**文書抜粋**

■ ■ ■ ■

猫のひたい

杏子の映画日記
☆基本ネタバレはしません☆

異邦人

2021-06-12 22:33:50 | 日記
1967年のイタリア・フランス合作映画「異邦人」を観に行った。

第2次世界大戦前のアルジェ。会社員のアーサー・ムルソー(マルチェロ・マス
トロヤンニ)は、老人施設から母親の訃報を受け取る。遺体安置所で母親と対面
もせず、葬儀で涙も流さない彼は、翌日元同僚のマリー(アンナ・カリーナ)と再
会し、海水浴や映画に行き、一夜を共にした。ムルソーは同じアパートに住む友
人のレイモン(ジョルジュ・ジェレ)とアラブ人とのトラブルに巻き込まれ、数日
後海岸でそのアラブ人と再会した時、レイモンから預かっていた拳銃でアラブ人
を射殺してしまう。裁判でムルソーは殺した理由を問われ、「太陽がまぶしかっ
たから」と答える。非人道的で不道徳だと非難された彼は死刑を宣告される。

昔の映画のリバイバル上映である。アルベール・カミュの小説をルキノ・ヴィス
コンティが映画化。ヴィスコンティ、カミュ、マストロヤンニという何とも豪華
な組み合わせだ。「今日、ママンが死んだ」というムルソーの独白から始まるこ
の物語はとても難解だ。と言うよりムルソー自身が難解な人物なのかもしれない。

■ ■ ■ ■

**提供データ**
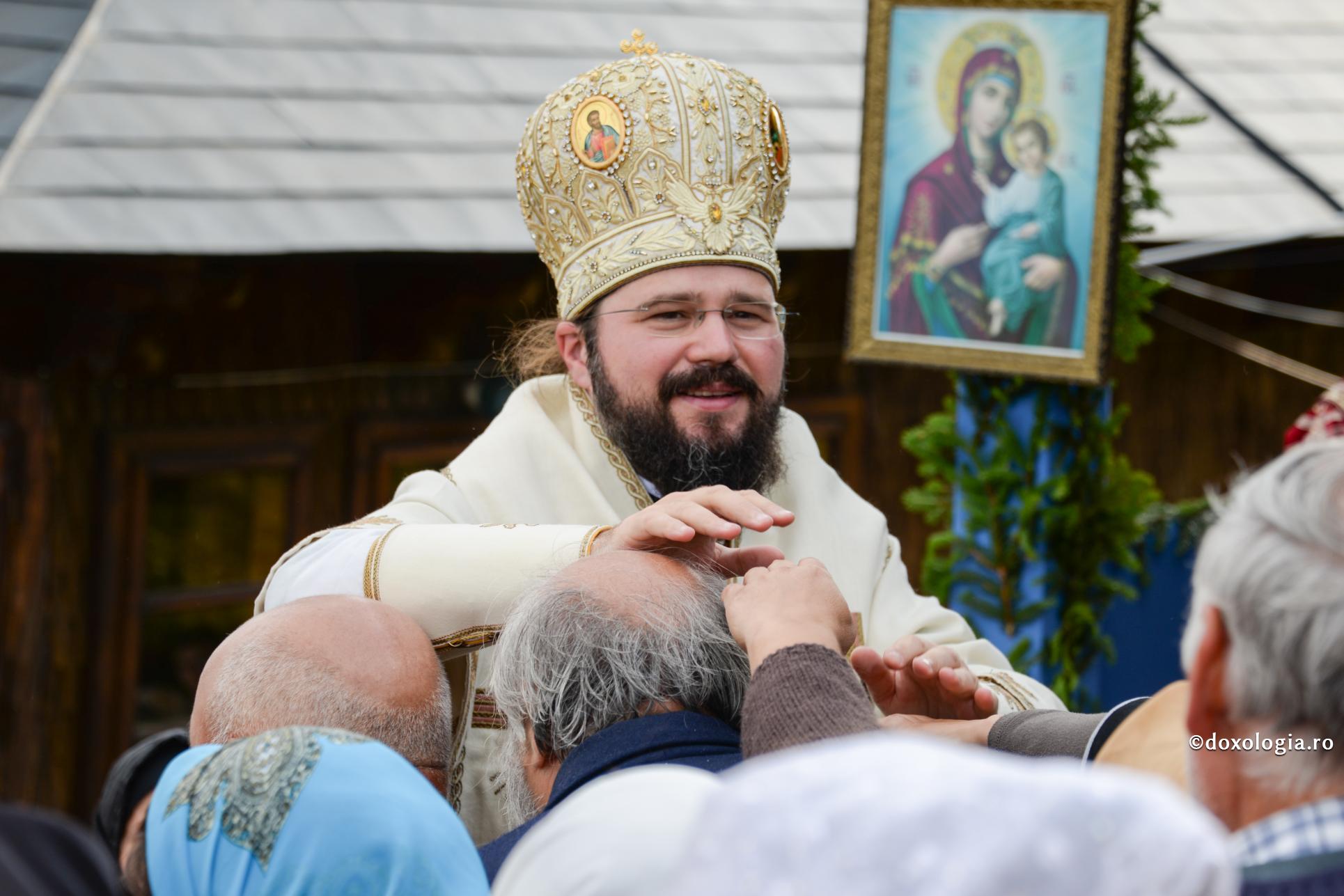 Foto: Crina Zamfirescu PS Părinte Macarie, la ceas aniversar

■ ■ ■ ■

**作業内容 1**
映画「異邦人」の日記によると、裁判で殺した理由を問われたムルソーはどう答えましたか。
**作業内容 2**
映画「異邦人」についての日記を、最後の文の後から続けて書いてください。

**回答欄 1**
「太陽がまぶしかったから」と答えました。

**回答欄 2**
ムルソーは母親の訃報を聞いて老人施設へ行くが、施設の職員に促されても遺体
との対面もしない。時間を持て余し、タバコを吸ったりコーヒーを飲んだりした。
葬儀では涙も見せなかった。翌日には元同僚のマリーと楽しい時間を過ごした。
同じアパートの友人レイモンは評判の良くない男だが、ムルソーには付き合いを
やめる理由はない。
ムルソーは何と言うのか、退廃的な性格である。物事に意味を見出そうとしない。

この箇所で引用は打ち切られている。